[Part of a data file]
· · · · · · ·

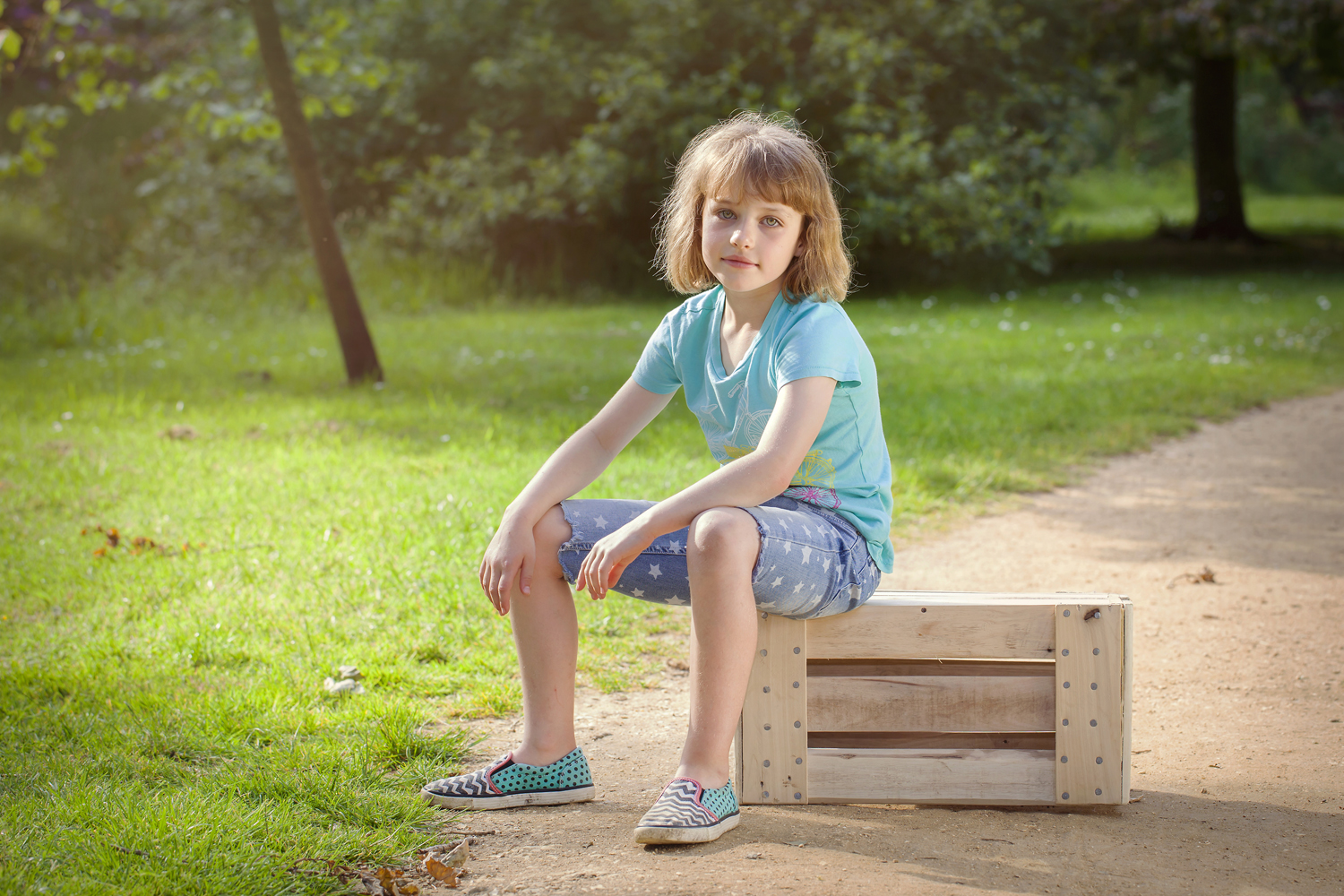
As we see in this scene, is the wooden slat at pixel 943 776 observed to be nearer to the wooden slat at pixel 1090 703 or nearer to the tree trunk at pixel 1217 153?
the wooden slat at pixel 1090 703

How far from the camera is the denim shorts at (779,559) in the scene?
243 centimetres

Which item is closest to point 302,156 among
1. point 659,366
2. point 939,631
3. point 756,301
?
point 659,366

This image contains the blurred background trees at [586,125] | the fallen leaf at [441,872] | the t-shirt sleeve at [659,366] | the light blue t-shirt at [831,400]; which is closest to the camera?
the fallen leaf at [441,872]

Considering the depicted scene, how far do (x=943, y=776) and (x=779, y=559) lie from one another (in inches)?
→ 26.2

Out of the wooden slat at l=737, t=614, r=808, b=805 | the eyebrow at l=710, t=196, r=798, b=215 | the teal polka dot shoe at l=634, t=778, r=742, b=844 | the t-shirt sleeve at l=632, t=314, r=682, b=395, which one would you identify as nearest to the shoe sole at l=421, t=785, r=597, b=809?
the teal polka dot shoe at l=634, t=778, r=742, b=844

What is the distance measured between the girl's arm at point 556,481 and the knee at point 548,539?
1 centimetres

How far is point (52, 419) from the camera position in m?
6.96

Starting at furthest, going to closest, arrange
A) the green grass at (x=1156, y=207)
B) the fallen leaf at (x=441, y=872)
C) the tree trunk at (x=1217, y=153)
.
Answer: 1. the green grass at (x=1156, y=207)
2. the tree trunk at (x=1217, y=153)
3. the fallen leaf at (x=441, y=872)

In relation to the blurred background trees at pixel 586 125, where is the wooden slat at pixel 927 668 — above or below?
below

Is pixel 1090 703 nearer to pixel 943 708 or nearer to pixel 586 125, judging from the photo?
pixel 943 708

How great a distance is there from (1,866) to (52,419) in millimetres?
5341

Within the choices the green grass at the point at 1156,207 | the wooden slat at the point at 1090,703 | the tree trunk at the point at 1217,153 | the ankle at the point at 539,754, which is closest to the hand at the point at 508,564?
the ankle at the point at 539,754

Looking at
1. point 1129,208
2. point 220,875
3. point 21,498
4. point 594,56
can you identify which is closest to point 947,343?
point 594,56

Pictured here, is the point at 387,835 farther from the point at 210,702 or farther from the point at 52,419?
the point at 52,419
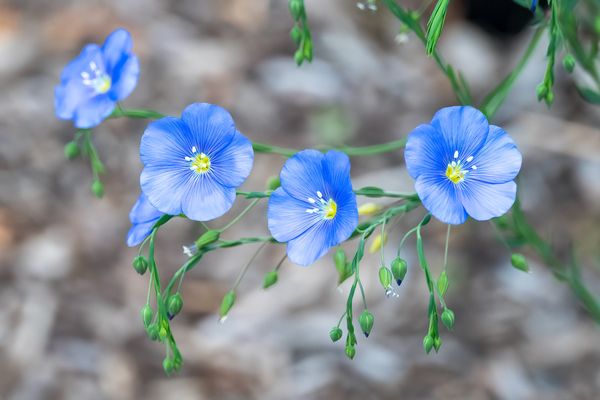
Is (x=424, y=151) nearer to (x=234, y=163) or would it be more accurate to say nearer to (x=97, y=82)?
(x=234, y=163)

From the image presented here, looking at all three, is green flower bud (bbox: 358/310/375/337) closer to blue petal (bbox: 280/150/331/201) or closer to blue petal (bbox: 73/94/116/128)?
blue petal (bbox: 280/150/331/201)

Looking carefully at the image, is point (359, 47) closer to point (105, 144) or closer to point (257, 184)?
point (257, 184)

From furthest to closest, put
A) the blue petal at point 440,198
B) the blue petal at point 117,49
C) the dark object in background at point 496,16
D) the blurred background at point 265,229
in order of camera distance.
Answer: the dark object in background at point 496,16 < the blurred background at point 265,229 < the blue petal at point 117,49 < the blue petal at point 440,198

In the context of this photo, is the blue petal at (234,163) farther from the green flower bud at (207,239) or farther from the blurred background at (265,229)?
the blurred background at (265,229)

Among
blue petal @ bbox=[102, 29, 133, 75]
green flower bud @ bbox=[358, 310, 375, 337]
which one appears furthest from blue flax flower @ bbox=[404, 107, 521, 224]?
blue petal @ bbox=[102, 29, 133, 75]

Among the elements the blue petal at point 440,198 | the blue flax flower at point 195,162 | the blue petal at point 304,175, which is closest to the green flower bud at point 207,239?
the blue flax flower at point 195,162

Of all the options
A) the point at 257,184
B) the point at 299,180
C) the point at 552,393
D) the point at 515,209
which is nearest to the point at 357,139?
the point at 257,184

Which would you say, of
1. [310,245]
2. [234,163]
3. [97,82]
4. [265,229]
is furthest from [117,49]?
[265,229]
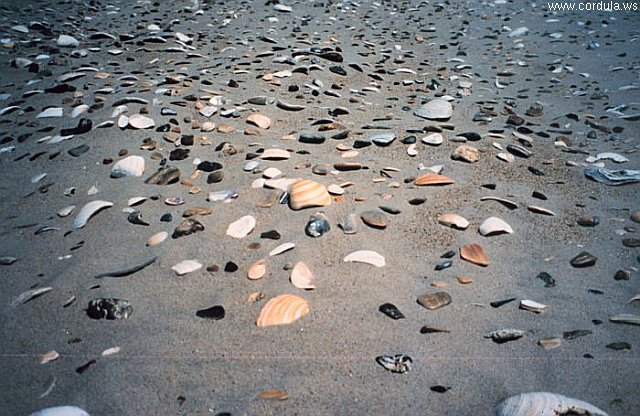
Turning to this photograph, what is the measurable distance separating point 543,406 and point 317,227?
1.12m

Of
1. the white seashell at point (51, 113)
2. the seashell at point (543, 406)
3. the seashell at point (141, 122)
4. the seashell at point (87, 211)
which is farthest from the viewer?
the white seashell at point (51, 113)

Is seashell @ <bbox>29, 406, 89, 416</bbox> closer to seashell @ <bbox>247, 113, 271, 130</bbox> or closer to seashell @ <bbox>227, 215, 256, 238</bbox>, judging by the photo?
seashell @ <bbox>227, 215, 256, 238</bbox>

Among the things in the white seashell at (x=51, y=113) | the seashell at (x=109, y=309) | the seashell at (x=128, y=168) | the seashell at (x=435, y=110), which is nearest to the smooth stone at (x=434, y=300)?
the seashell at (x=109, y=309)

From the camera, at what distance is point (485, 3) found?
22.0ft

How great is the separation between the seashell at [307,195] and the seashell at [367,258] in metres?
0.39

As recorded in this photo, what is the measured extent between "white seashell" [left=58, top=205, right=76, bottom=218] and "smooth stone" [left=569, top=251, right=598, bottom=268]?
2387 millimetres

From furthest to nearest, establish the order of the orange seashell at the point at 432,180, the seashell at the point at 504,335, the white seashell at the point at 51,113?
the white seashell at the point at 51,113 → the orange seashell at the point at 432,180 → the seashell at the point at 504,335

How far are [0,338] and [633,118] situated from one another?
4.04 metres

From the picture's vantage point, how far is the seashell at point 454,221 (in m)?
2.11

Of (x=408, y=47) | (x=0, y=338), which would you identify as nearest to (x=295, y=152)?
(x=0, y=338)

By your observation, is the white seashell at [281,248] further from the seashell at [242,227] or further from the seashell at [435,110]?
the seashell at [435,110]

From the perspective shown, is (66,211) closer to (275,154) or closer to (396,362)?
(275,154)

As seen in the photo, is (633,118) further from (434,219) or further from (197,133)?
(197,133)

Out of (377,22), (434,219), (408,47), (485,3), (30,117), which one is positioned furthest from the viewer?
(485,3)
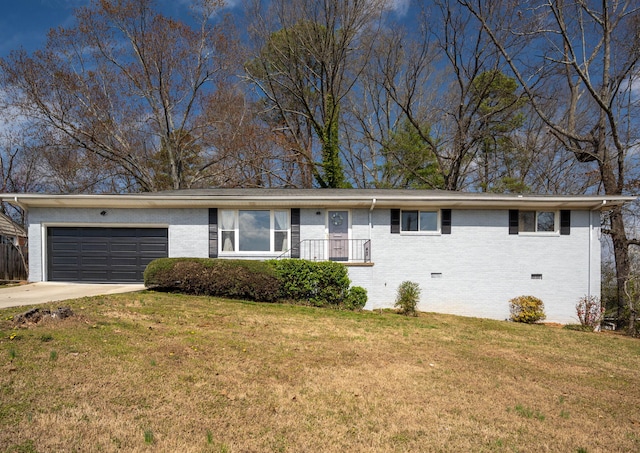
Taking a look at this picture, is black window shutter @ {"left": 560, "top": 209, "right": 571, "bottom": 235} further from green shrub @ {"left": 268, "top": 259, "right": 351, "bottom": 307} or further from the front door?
green shrub @ {"left": 268, "top": 259, "right": 351, "bottom": 307}

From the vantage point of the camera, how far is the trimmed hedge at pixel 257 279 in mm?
8891

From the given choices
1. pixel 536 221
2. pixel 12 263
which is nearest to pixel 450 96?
pixel 536 221

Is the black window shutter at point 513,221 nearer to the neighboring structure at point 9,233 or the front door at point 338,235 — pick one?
the front door at point 338,235

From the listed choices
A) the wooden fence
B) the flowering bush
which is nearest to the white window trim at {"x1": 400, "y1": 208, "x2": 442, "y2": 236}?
the flowering bush

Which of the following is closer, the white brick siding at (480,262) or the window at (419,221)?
the white brick siding at (480,262)

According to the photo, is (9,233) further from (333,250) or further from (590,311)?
(590,311)

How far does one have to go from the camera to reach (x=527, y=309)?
10352mm

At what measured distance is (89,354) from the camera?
4.21m

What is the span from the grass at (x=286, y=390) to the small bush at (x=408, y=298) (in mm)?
3318

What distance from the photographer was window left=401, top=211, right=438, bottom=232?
1088 cm

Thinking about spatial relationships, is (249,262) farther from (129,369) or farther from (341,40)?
(341,40)

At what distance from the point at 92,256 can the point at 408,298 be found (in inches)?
375

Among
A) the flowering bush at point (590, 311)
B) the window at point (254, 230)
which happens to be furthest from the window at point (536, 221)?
the window at point (254, 230)

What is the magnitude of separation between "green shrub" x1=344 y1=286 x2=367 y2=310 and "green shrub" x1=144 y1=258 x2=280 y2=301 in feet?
6.28
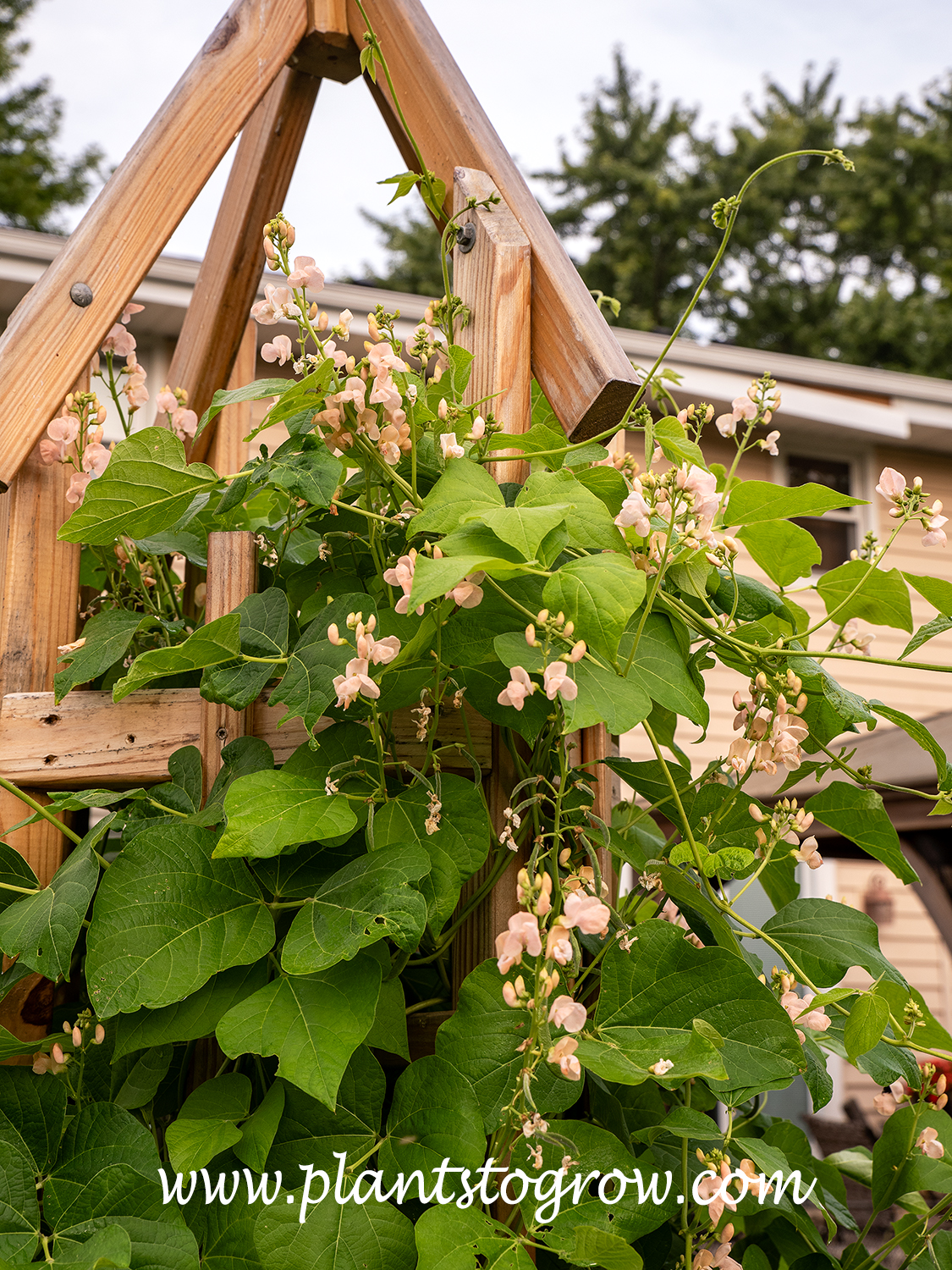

· · · · · · ·

Set exercise: Pick out every line above that has the word "identify" in it, and copy each one.

Solution to this problem:
Out of the wooden slat at l=737, t=614, r=808, b=805 | the eyebrow at l=710, t=196, r=798, b=215 | the teal polka dot shoe at l=634, t=778, r=742, b=844 | the t-shirt sleeve at l=632, t=314, r=682, b=395, which one would you identify as nearest to the shoe sole at l=421, t=785, r=597, b=809?
can you identify which is closest to point 947,343?
Of (x=408, y=47) | (x=0, y=338), which would you identify as nearest to (x=295, y=152)?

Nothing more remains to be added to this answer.